What was the smartest thing you did to grow your career?

The smartest thing I ever did was apply to present at an IDEA convention. It took a lot of courage to put my ideas forward and to get up onstage in front of my peers, but it was the best thing I ever did. Since then, my career has evolved into what it is today. I present at more than 20 conventions a year throughout the world.

What advice do ou have for new instructors?

My best advice is to be a sponge! Absorb as much as you can from experienced fitness instructors and trainers. When I was 20 years old I remember laughing at the saying “With age comes wisdom.” Now I realize how true it is. Attend conventions and expose yourself to lots of ideas. Learning never ends. The more skills you can bring to a fitness facility or to your own business, the better off you will be.

How do you avoid injuries?

I train smart. I teach a wide variety of activities from high-intensity, high-impact cardio to yoga and Pilates. I try to balance my teaching schedule with my personal training program. My advice is to rest. Take breaks. Don’t be neurotic about exercise. Taking a day off is good for you!

What can group fitness instructors do on a daily basis to further the positive growth of the industry?

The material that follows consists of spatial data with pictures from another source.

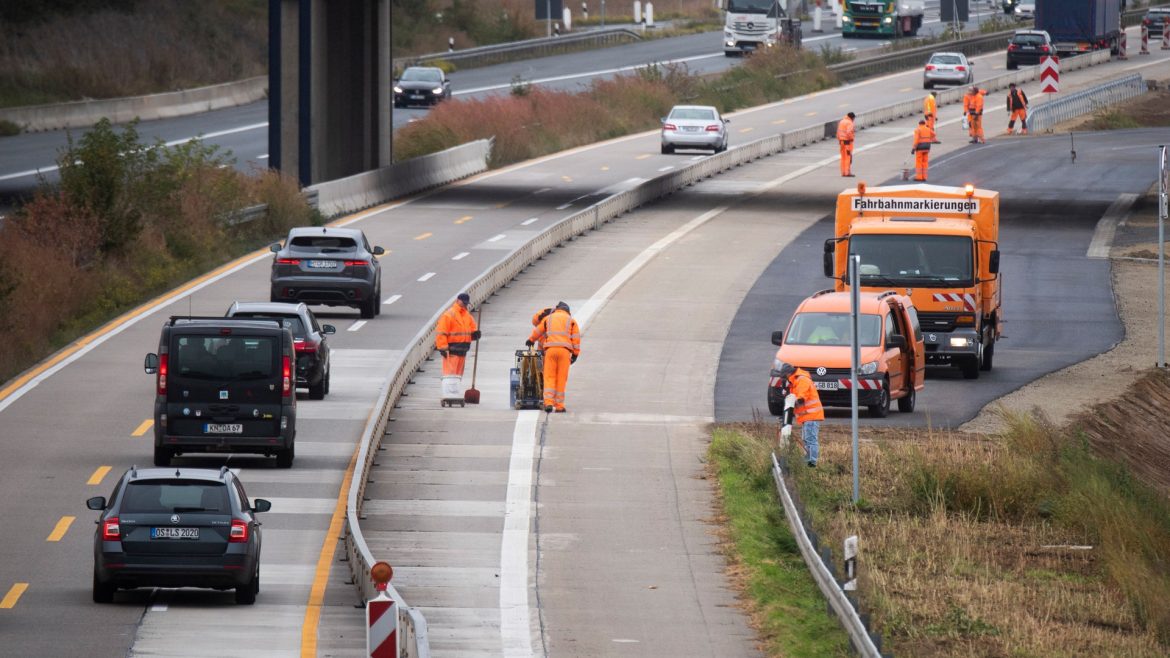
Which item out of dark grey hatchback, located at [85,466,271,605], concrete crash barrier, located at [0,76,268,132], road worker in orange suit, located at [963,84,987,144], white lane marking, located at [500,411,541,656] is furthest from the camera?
concrete crash barrier, located at [0,76,268,132]

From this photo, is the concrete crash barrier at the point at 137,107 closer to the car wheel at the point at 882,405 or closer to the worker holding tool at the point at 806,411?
the car wheel at the point at 882,405

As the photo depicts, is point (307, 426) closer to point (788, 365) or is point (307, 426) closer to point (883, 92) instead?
point (788, 365)

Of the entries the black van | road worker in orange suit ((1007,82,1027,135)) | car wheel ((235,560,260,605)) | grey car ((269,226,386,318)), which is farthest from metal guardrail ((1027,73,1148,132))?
car wheel ((235,560,260,605))

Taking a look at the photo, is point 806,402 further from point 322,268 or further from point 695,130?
point 695,130

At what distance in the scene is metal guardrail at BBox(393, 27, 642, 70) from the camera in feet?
314

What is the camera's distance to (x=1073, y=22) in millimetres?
94375

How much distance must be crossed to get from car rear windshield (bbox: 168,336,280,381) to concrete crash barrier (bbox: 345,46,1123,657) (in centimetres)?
153

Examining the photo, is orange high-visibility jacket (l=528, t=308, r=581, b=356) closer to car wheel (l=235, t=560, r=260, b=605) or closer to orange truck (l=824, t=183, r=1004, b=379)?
orange truck (l=824, t=183, r=1004, b=379)

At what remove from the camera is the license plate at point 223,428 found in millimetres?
25312

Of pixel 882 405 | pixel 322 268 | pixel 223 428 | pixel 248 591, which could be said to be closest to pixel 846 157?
pixel 322 268

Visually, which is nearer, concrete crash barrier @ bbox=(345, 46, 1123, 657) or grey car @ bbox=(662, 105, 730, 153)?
concrete crash barrier @ bbox=(345, 46, 1123, 657)

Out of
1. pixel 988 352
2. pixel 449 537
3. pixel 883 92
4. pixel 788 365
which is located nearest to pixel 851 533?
pixel 449 537

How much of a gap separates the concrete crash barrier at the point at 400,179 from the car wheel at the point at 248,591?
3180cm

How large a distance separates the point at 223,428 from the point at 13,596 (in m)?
5.94
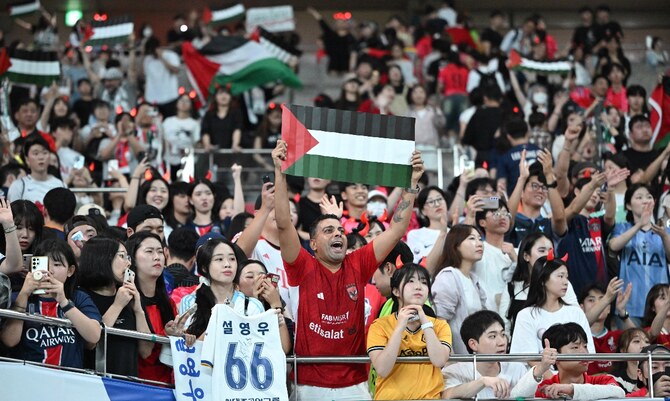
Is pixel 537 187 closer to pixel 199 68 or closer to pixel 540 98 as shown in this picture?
pixel 540 98

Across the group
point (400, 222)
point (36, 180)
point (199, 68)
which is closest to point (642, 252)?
point (400, 222)

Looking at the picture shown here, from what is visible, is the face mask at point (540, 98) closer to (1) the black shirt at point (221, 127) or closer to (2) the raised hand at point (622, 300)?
(1) the black shirt at point (221, 127)

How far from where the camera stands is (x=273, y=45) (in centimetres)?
1895

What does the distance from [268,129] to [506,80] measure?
4253 millimetres

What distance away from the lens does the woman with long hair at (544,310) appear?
980 cm

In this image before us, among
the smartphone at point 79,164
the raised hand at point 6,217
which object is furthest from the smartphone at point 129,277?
the smartphone at point 79,164

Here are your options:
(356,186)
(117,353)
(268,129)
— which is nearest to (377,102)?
(268,129)

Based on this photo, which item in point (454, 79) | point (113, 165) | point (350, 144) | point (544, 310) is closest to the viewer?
point (350, 144)

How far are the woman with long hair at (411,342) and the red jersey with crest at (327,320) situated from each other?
0.26 m

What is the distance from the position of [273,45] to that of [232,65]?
0.84 meters

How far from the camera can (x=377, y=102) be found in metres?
17.9

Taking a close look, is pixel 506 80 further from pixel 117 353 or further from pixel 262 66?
pixel 117 353

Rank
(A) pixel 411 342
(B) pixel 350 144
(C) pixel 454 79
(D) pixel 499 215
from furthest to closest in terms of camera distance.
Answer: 1. (C) pixel 454 79
2. (D) pixel 499 215
3. (B) pixel 350 144
4. (A) pixel 411 342

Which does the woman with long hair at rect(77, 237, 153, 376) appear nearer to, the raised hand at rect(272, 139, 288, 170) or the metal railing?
the metal railing
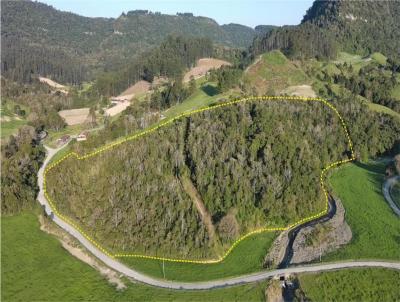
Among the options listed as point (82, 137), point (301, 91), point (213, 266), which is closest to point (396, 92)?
point (301, 91)

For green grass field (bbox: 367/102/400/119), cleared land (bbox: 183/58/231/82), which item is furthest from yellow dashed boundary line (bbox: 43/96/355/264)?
cleared land (bbox: 183/58/231/82)

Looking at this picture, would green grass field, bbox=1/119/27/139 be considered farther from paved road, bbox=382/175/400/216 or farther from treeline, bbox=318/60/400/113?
treeline, bbox=318/60/400/113

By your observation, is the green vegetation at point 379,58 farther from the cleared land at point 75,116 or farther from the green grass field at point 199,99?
the cleared land at point 75,116

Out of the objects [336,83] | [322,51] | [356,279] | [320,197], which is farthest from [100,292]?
[322,51]

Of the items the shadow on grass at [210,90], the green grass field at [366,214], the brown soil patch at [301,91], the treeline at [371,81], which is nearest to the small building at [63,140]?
the shadow on grass at [210,90]

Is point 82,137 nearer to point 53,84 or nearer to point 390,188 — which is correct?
point 390,188

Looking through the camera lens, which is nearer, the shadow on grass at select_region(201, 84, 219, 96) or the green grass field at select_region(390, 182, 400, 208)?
the green grass field at select_region(390, 182, 400, 208)
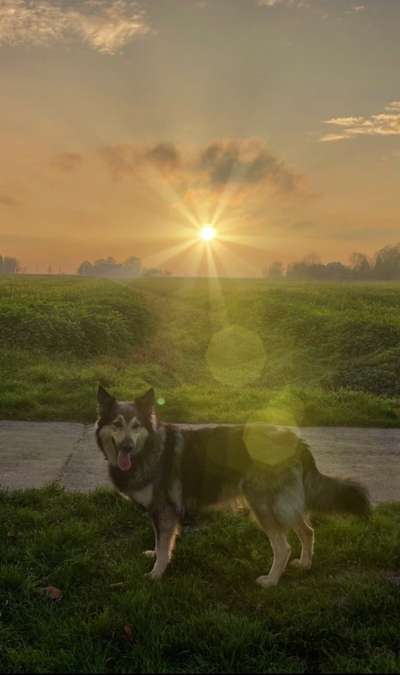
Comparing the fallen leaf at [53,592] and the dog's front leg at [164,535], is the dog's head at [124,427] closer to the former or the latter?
the dog's front leg at [164,535]

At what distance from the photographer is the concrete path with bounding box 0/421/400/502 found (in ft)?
28.9

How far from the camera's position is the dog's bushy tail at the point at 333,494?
577cm

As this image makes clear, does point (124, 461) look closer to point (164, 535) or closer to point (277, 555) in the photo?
point (164, 535)

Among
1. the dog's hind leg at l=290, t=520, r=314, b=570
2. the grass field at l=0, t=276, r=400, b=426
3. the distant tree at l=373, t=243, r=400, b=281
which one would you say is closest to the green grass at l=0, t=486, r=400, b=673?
the dog's hind leg at l=290, t=520, r=314, b=570

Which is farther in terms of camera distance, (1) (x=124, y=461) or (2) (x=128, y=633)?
(1) (x=124, y=461)

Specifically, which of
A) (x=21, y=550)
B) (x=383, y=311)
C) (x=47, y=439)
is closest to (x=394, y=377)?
(x=47, y=439)

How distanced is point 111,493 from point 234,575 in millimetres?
2551

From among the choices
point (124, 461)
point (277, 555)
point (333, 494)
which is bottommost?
point (277, 555)

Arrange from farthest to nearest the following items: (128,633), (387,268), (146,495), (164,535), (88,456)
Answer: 1. (387,268)
2. (88,456)
3. (146,495)
4. (164,535)
5. (128,633)

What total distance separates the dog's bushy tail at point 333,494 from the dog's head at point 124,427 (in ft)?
5.88

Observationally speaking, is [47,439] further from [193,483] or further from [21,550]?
[193,483]

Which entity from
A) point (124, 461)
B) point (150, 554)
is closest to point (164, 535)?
point (150, 554)

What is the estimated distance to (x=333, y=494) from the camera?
5871 millimetres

I believe the future and longevity of our careers and the further growth of our industry depend on continuing education. We must educate ourselves and pass along what we learn to everyone we meet. Be an inspiration to everyone. Remember that our actions speak louder than our words. Always act with integrity and professionalism. Each participant is the most important person in the room. Remember, it is the little things we do for people that inspire them and keep them coming back.